As sementes da paixão
Bancos comunitários de sementes guardam patrimônio genético de regiões do Semiárido
Já que a colega Cláudia Parente fala aí ao lado de ecologia e tecnologia, vou pedir licença aos leitores para fugir um pouco dos nossos assuntos, sempre tão urbanos. Em 2014, andava pelo sertão do Rio Grande do Norte, quando me deparei com Francisco Benedito de Paula, que me mostrou uma garrafa cheia de sementes de milho, envoltas em defensivos agrícolas cor de rosa. “O grão é bonito, mas não nasceu”, depôs, referindo-se às sementes padronizadas, distribuídas pelo governo estadual para todas as regiões daquele Estado. O mesmo discurso ouviria, depois, no interior da Paraíba, onde uma lavradora, Maria do Carmo da Silva, me informou que seu neto fora intoxicado pela sementes oficiais. Para evitar problemas como os de Maria e de Francisco, agricultores criaram bancos de sementes crioulas, como são chamadas aquelas cultivadas pelos índios desde os tempos pré coloniais e que chegaram aos dias atuais pela agricultura tradicional. Nesta, os produtores conservam as sementes, selecionam, melhoram e as trocam entre si. São também conhecidas como sementes da paixão (PB), da fartura (PI), da resistência (AL), da liberdade (SE). Em Pernambuco, são chamadas de crioulas mesmo.

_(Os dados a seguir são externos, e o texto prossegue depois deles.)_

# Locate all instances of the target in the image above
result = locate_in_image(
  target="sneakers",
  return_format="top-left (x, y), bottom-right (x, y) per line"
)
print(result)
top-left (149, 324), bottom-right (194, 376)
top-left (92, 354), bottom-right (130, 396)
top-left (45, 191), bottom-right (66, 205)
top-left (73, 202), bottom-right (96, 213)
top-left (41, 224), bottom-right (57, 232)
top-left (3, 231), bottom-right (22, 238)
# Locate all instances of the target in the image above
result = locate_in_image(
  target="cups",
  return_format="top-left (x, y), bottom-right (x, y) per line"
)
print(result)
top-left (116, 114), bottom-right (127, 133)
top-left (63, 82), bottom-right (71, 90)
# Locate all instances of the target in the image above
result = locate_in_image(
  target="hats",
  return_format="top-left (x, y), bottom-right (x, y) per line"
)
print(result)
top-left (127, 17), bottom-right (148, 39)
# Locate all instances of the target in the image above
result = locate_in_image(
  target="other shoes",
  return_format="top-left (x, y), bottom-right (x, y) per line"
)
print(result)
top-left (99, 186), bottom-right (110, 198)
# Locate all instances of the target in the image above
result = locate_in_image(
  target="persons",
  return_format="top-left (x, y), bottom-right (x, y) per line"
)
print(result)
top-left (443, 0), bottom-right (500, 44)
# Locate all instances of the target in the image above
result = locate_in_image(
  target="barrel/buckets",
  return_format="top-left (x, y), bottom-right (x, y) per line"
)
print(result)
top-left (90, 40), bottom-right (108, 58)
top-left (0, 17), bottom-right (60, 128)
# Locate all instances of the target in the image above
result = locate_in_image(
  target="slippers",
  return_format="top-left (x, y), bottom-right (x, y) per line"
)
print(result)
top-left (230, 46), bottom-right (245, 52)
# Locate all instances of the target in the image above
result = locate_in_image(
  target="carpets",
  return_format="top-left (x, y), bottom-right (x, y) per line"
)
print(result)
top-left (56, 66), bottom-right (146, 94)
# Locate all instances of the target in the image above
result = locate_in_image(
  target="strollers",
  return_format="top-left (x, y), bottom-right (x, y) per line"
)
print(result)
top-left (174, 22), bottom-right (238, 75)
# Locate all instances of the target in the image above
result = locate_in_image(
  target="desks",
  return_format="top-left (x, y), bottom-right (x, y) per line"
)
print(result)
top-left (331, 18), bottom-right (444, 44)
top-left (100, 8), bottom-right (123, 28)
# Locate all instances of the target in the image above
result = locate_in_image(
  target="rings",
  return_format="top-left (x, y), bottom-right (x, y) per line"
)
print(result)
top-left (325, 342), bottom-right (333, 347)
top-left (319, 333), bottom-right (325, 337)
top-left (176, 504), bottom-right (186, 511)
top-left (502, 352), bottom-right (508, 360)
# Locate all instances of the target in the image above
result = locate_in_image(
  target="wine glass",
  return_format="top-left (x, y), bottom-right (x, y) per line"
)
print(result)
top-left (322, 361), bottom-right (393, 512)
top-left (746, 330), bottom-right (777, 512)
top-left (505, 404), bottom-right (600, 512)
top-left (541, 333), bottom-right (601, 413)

A importância das crioulas
Para o homem da cidade, parece discussão sem importância. Mas não para o do campo. Eles cultivam, e criam bancos comunitários de sementes. Só na Paraíba, os bancos somam mais de 220. Assim, garantem o patrimônio genético da região.
A extinção
Em Pernambuco, acaba de ser criado mais um banco comunitário de sementes crioulas. Foi em Garanhuns. “Elas são típicas do Agreste, e sofrem risco de extinção”, alerta Pedro Balensifer, do Intituto Agronômico de Pernambuco (Ipa).
Os “guardiões”
É assim que são conhecidos os agricultores que conservam essas sementes, por várias gerações. No Agreste Meridional há quatro bancos comunitários atuando. “Deverão ser 15 em 2016, com a ajuda da Caritas Regional Nordeste 2”, diz.

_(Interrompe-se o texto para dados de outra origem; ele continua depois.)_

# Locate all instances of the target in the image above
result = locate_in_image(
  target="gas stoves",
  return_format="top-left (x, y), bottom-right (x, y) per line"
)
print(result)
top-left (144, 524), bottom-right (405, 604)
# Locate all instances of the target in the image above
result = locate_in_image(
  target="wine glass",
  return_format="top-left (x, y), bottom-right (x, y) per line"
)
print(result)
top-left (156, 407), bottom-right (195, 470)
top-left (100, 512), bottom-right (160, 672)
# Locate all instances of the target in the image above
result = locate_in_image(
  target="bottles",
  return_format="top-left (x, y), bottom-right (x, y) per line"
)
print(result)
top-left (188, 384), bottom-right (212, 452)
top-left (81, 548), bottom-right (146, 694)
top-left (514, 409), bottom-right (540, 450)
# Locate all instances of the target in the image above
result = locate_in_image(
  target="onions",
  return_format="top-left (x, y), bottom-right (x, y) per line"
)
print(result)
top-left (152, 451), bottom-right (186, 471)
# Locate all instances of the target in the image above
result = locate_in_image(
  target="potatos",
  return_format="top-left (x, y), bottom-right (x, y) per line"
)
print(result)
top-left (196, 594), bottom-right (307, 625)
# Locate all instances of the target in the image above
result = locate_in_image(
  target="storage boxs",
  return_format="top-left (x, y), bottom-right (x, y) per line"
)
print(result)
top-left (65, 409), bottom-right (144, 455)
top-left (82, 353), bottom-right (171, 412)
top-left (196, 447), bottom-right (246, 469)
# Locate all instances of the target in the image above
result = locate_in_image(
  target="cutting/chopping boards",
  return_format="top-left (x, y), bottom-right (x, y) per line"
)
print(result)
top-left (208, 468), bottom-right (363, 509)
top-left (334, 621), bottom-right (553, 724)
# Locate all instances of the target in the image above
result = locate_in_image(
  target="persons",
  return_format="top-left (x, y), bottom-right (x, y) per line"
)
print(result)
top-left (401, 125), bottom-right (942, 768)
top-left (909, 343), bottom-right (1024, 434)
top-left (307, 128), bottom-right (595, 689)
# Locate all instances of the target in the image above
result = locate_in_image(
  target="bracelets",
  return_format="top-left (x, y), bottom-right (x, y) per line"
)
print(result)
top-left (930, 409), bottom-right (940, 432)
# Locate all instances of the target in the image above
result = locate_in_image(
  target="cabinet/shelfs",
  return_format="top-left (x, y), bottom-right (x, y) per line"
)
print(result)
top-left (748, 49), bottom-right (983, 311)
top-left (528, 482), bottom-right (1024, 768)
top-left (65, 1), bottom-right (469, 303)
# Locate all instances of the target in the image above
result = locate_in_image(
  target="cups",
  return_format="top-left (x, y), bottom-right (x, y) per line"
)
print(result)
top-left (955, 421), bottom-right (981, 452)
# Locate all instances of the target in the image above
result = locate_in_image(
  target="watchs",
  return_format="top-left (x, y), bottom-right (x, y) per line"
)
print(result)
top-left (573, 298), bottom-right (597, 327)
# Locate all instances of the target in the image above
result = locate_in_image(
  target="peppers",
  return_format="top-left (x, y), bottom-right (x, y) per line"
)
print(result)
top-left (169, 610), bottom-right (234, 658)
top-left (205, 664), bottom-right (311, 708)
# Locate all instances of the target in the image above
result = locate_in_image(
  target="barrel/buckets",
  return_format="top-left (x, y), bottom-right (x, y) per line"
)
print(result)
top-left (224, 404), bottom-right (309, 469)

Só no Agreste Meridional, Pedro já …
… computou sementes tradicionais de 25 variedades de feijão e 19 de fava. Ainda estuda as de milho. “Já observamos seis, inclusive uma para pipoca”, diz.

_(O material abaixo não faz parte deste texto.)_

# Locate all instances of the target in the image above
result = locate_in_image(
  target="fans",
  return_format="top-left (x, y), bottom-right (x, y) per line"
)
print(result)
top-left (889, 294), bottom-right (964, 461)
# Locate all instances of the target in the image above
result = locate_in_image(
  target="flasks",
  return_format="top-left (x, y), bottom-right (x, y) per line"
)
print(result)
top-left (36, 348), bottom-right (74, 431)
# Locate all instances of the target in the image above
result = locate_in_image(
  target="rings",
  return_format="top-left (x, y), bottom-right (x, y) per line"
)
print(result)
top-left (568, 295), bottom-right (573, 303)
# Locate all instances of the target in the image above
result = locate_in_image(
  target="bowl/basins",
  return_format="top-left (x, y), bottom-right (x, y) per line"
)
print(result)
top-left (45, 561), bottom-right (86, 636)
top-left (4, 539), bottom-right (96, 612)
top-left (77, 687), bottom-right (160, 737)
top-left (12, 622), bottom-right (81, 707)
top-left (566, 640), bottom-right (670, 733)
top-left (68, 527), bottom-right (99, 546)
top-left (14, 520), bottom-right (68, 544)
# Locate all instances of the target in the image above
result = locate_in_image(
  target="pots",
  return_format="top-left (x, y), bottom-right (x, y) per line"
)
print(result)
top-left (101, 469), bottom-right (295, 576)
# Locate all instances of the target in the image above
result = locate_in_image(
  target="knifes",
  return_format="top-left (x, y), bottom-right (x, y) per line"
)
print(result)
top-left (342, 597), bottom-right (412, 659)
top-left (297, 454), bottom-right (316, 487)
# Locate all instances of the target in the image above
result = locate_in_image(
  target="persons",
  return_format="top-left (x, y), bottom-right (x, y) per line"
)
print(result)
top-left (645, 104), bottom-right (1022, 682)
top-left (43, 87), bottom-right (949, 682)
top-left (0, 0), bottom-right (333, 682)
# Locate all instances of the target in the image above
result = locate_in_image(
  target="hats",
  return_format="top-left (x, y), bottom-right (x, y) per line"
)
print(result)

As feiras de variedades nativas
Ao contrário de sementes industrializadas, que praticamente só germinam bem na primeira geração, as crioulas não têm esse problema, e podem ser guardadas para a próxima safra, revelam os lavradores que as cultivam.
A liberdade
E é por esse motivo, que muitos agricultores dizem que as tradicionais são as sementes da “liberdade”. Pedro ratifica: “as híbridas (industrializadas) têm superprodução no primeiro lote. Mas a partir do segundo, a produtividade vai caindo. E em muitos casos, nem brotam mais”.
A organização
Além de bancos comunitários, agricultores costumam fazer feiras, onde realizam trocas de sementes crioulas. Muitas são variedades locais que se adaptam bem ao semiárido. Elas dispensam custos adicionais, como adubação e agrotóxicos, impraticáveis para o pequeno produtor.